Optimizing() and sampling() over disjoint domain/ excluded point


#1

What is the right way to go about optimizing and/or sampling if my variable is
real<lower=0> mu;
except I want to enforce that mu is never exactly 1 i.e. exclude a point on
this line.
I can imagine running twice, once for mu \in (0,1), once for mu \in (0,Inf)
and then selecting a model with better lp_ output. But this looks clumsy
and if you are in multi-dimensional space gets out of hand.

-Leon

#2

To be clear, you want to sample, and then if mu is 0.999999999999931 you’re ok with it, and if it’s 1.00000000021 you’re ok, but if it’s 1.0 exactly as a floating point number you can’t accept this?

Anyway, if you really care about such things, simply sample, and then if you ever get exactly 1 throw away that sample… hint. you will never get exactly 1 so it won’t matter, but this method will work.

When it comes to optimizing, you could maybe get 1.0 exactly as the exact optimum, but if this occurs, what do you want to do about it?

More to the point, I think you should revisit your model and consider why it is that this single point is excluded and what it means to you to be 1 + epsilon for epsilon a tiny number.


#3

Yes correct interpretation.
The problem arises because 1 is inflection point,
I optimize Dirichlet / Beta function and for some data the optimizer fails because there is discontinuity of likelihood at 1.


#4

Hi, Leon! I’m not clear on what you’re trying to do here. Can you write down your likelihood and prior?

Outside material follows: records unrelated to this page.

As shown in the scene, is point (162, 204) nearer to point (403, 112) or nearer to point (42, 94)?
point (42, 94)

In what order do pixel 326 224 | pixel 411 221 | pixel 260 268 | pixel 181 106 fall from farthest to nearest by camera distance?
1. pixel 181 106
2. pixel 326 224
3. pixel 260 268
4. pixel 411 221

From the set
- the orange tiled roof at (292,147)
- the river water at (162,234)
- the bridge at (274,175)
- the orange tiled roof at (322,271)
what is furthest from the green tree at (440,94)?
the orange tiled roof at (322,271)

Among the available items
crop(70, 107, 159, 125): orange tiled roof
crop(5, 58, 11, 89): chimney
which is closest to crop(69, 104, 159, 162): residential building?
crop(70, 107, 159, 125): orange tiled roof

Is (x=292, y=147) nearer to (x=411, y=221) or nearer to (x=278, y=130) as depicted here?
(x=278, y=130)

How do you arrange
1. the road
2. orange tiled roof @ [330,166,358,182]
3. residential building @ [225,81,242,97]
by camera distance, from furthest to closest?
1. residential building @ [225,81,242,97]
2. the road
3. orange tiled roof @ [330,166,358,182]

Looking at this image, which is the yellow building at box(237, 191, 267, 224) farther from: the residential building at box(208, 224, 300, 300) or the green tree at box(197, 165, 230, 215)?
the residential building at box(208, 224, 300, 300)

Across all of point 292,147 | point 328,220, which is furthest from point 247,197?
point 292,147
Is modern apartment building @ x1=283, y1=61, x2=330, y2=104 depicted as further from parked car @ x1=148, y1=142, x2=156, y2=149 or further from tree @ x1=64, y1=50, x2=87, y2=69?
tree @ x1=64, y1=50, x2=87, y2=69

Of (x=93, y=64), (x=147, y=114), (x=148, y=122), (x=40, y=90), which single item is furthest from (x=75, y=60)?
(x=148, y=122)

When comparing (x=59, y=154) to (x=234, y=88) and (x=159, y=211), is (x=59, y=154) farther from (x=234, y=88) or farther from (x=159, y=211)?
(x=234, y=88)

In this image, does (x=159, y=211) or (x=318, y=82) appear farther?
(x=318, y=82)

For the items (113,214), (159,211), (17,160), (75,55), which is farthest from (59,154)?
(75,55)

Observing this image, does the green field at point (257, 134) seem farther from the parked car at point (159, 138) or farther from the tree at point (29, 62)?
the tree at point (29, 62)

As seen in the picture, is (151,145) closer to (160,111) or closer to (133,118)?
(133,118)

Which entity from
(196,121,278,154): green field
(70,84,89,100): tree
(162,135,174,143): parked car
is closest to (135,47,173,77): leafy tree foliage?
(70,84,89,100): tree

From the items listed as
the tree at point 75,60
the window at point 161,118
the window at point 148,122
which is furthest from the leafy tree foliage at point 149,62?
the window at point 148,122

Do you mean beta distribution rather than beta function (the function is the normalizer for the distribution)? For the beta distribution, values fall in (0, 1), so values greater than 1 don’t make sense; parameters are only constrained to be positive.


#5

Here is one example, which is easy to repeat, I guess due to the properties of the uniform prior. If I keep alpha and beta positive many chains break on some data, if I constrain to alpha and beta over 1 (convex PDF), all works well. My reasoning is that at alpha=1 the PDF going from convex to concave creates an issue for sampling.
data {
int<lower=2> J; // number of coins
int<lower=0> y[J]; // heads in respective coin trials
int<lower=0> n[J]; // total in respective coin trials
}
parameters {
real<lower=0> alpha;
real<lower=0> beta;
}
transformed parameters {
real<lower=0, upper=1> mu;
mu = (alpha ) / (alpha + beta );
}
model {
alpha ~ uniform(0.,100);
beta ~ uniform(0.,100);
for (j in 1:J) {
y[j] ~ beta_binomial(n[j], alpha, beta);
}
}


#6

Yes, when you have beta(a, b) [included implicitly in beta_binomial(n, a, b)], you’re going to have issues with a < 1 and b < 1 because they have very heavy tails when transformed to the unconstrained scale (it’s a logit transform).

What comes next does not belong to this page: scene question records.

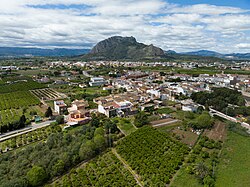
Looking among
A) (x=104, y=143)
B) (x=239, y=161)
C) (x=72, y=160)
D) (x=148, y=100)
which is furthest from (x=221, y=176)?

I often find alpha > 100 or beta > 100 because they’re like prior counts; for example, I’m over 100 in the repeated binary trial case study (on Stan web site). When you have a hard constraint at the boundary, we use a logit transform again, and if mass piles up near the boundary, it’s going to be near plus or minus infinity on the unconstrained scale, which can lead to instability.

If you really want a uniform(0, 100) prior, then you need to constrain alpha and beta to have <lower = 0, upper = 100>; otherwise, it’ll just reject above 100 and lead to inefficient sampling. We instead recommned no upper bound and a weakly informative prior (like a Pareto, exponential, or gamma or lognormal) that’s also unconstrained.

I also find it easier to reparameterize, also as described in the manual, and use the parameters alpha / (alpha + beta) which is the prior mean and (alpha + beta), which is like the overall precision or prior count.

You can write that beta-binomial more efficiently and reliably as

y ~ beta_binomial(n, alpha, beta);

#7

Here is re-parametrized model, and I run it like this

fitB = sampling(modK, data=c(“J”,“y”,“n”), chains = 10, iter = 4000, warmup = 3500, control = list(adapt_delta = .9), cores = 1, refresh=-1)

and get “398 divergent transitions after warmup”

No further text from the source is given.